「砂曼荼羅」が教えてくれた事:「Samsara」を観た。

朝夕がめっきり肌寒くなった、最近のニューヨーク。

そして、この秋程この街が美しく為る季節もなく、一面黄色くなったセントラル・パークを散歩したり、摩天楼を離れて、MET別館の「クロイスターズ」を訪ねたりするのは、至福の一時である(因みに未だ色付き始めてはいませんので…念の為)。

が、何とも悲しいニュースが入ってきた…先日路上で倒れ緊急搬送された、中国全権大使に任命されたばかりの西宮伸一大使が亡くなられたとの事。

ニューヨーク総領事時代の西宮氏の笑顔を想いながら、この場を借りて心より追悼の意を表したい。また、中国各地で起きている反日暴動の鎮静化を祈り、中国政府の措置を期待したい(無理かな?)。

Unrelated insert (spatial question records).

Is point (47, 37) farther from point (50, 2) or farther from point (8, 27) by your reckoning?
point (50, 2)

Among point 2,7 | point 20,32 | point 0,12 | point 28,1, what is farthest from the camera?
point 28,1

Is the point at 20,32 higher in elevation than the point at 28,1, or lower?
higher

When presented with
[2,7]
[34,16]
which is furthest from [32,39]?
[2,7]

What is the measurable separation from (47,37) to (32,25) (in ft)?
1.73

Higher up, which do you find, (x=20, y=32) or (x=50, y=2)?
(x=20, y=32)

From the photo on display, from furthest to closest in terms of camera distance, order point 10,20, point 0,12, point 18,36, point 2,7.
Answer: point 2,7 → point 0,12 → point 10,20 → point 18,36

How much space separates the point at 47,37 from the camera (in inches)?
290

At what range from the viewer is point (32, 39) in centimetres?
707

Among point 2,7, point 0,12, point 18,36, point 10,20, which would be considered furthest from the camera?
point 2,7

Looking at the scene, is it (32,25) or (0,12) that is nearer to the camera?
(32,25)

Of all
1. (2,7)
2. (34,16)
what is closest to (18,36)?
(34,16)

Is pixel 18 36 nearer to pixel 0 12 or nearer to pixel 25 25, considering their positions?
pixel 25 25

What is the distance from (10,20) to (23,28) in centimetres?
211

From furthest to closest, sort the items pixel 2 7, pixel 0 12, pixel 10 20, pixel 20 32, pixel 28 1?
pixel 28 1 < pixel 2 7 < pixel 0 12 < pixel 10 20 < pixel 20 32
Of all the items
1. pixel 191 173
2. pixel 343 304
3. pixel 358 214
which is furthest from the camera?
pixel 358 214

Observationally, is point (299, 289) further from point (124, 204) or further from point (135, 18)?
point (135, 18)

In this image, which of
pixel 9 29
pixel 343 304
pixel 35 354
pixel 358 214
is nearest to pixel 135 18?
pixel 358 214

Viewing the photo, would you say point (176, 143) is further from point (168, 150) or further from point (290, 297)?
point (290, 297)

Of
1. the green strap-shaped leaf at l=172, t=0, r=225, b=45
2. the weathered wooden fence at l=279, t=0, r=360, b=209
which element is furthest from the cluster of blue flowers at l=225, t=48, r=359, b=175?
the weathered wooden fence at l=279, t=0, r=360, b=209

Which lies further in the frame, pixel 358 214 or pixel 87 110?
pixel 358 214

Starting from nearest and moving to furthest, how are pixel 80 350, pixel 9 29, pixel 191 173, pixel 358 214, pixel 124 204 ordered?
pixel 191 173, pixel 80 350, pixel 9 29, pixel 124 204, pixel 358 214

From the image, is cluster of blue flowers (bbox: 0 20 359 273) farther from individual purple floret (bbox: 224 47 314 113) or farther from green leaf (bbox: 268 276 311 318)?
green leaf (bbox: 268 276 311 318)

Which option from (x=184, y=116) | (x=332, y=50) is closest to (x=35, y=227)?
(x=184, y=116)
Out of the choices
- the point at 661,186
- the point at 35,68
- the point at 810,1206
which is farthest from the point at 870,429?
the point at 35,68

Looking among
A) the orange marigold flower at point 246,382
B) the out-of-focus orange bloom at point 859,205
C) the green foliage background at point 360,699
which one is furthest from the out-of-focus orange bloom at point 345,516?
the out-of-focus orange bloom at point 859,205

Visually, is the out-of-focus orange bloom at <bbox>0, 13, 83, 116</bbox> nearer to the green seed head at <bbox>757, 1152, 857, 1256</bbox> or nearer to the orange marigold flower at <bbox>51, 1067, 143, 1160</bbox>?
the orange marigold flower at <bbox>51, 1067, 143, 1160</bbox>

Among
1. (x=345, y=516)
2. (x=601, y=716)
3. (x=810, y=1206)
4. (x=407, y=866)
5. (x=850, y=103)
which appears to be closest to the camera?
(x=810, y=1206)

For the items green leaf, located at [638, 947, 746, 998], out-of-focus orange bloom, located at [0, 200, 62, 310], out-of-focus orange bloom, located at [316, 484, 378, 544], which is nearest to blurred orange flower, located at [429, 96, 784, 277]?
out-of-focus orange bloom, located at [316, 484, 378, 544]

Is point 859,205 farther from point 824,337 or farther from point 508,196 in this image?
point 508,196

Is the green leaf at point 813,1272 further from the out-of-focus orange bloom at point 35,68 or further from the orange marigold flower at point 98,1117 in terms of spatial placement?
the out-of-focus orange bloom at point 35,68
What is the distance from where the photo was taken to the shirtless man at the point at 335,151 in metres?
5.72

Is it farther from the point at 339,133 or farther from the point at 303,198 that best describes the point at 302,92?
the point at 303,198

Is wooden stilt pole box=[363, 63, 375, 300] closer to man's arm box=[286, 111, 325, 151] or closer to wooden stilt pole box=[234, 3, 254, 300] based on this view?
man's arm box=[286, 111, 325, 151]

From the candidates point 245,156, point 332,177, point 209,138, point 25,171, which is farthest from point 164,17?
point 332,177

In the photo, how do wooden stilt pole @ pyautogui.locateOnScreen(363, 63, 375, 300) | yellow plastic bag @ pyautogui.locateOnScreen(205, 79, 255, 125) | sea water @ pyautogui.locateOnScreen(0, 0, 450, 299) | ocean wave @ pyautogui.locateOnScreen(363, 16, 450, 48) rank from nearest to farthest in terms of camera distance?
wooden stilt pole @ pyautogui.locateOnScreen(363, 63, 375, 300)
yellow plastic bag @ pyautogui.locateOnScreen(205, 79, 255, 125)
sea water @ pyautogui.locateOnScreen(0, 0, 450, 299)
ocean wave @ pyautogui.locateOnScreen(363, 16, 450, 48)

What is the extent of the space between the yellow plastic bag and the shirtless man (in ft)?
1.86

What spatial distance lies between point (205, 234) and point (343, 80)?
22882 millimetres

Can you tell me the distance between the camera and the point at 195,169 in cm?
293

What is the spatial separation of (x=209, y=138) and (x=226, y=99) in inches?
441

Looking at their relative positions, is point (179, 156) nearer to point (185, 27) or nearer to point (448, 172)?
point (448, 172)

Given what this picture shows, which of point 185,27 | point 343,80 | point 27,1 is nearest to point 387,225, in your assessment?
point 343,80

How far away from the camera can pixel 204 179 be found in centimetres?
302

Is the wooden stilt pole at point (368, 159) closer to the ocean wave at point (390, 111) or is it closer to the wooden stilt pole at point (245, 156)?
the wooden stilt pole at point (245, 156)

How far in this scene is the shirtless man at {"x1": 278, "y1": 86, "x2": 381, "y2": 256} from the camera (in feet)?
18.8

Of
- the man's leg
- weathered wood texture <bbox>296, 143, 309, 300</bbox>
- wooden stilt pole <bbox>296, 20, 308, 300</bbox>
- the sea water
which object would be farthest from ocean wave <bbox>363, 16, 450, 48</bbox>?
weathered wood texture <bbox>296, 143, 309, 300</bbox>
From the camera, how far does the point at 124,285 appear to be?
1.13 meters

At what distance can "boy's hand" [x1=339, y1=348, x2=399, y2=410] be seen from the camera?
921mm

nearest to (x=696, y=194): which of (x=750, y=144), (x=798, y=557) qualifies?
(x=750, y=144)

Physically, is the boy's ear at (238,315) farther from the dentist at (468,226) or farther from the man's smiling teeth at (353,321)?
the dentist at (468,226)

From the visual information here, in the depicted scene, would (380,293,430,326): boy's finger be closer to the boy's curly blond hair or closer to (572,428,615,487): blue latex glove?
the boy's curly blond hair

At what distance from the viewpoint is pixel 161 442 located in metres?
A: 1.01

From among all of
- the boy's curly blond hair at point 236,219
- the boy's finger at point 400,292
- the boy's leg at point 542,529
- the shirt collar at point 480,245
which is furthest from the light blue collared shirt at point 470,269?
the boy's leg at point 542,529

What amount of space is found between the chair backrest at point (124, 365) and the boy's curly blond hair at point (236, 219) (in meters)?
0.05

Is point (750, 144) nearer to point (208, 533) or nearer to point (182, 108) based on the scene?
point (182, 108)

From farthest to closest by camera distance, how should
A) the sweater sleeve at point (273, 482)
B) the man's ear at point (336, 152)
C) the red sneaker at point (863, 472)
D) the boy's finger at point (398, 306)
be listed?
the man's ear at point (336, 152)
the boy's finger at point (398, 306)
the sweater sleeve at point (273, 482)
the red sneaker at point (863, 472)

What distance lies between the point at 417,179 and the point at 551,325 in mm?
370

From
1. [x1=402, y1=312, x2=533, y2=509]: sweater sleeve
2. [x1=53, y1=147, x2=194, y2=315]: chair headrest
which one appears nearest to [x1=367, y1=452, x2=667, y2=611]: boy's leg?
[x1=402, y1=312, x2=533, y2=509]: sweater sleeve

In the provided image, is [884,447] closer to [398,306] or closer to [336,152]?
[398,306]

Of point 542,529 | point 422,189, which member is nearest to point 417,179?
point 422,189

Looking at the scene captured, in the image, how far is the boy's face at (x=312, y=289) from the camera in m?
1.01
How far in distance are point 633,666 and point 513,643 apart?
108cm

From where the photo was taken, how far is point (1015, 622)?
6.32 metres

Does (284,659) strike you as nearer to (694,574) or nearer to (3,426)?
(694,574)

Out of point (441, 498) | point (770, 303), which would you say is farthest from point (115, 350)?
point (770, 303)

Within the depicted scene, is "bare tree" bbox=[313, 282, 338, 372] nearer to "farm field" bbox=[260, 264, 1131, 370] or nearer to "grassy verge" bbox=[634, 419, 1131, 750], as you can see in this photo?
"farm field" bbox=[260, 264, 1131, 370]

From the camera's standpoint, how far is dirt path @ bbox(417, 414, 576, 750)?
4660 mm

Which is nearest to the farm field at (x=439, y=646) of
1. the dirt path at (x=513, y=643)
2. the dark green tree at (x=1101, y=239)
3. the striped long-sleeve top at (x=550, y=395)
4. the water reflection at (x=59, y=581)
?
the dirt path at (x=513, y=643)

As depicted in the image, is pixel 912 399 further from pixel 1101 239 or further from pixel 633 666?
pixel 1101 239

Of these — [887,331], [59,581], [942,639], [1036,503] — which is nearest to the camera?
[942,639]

そして、日本人は間違っても日本に居る中国人を襲ったりしてはならない…我々は、そう云った事で領土問題が解決しない事を知っている程には、教養有る人種なのだから。

さて、オークションも終わった週末日曜は、サザビーズとフィリップス、そしてクリスティーズ各社の現代美術の下見会へ。

このシーズンの現代美術のセールは、各オークション・ハウス共「セカンダリー・セール」なのだが、クリスティーズのそれは「First Open 」と名付けられ、またサザビーズも通常の現代美術セールに「Art in Focus」セールが加わり、フィリップスも「Under the Influence」と云うセールで、新規コレクター狙いの、比較的買い易い価格設定のセールと為っている。

ざっと観た中では、クリスティーズではイヴ・クラインサザビーズではジョージ・コンドやガブリエル・オロスコ、フィリップスではアレックス・カオ等、各社共に個人的には何点か「欲しいっ!」作品が有ったのだが、何時もの事ながら手元不如意、今回はギヴ・アップせざるを得ないだろう(涙)。

そして下見会後、悔し涙を噛み締めて向かったのは(笑)、タイムズ・スクエアの映画館…クサマヨイ推奨の「Samsara」を観る為で有った。

サンスクリットで「生・死・再生」や「輪廻」を意味する「サムサラ」は、2011年度ロン・フリック監督作品。4年以上25ヶ国に渡って撮影された、画の非常に非常に美しい、台詞の一切無いドキュメンタリー・フィルムで有る。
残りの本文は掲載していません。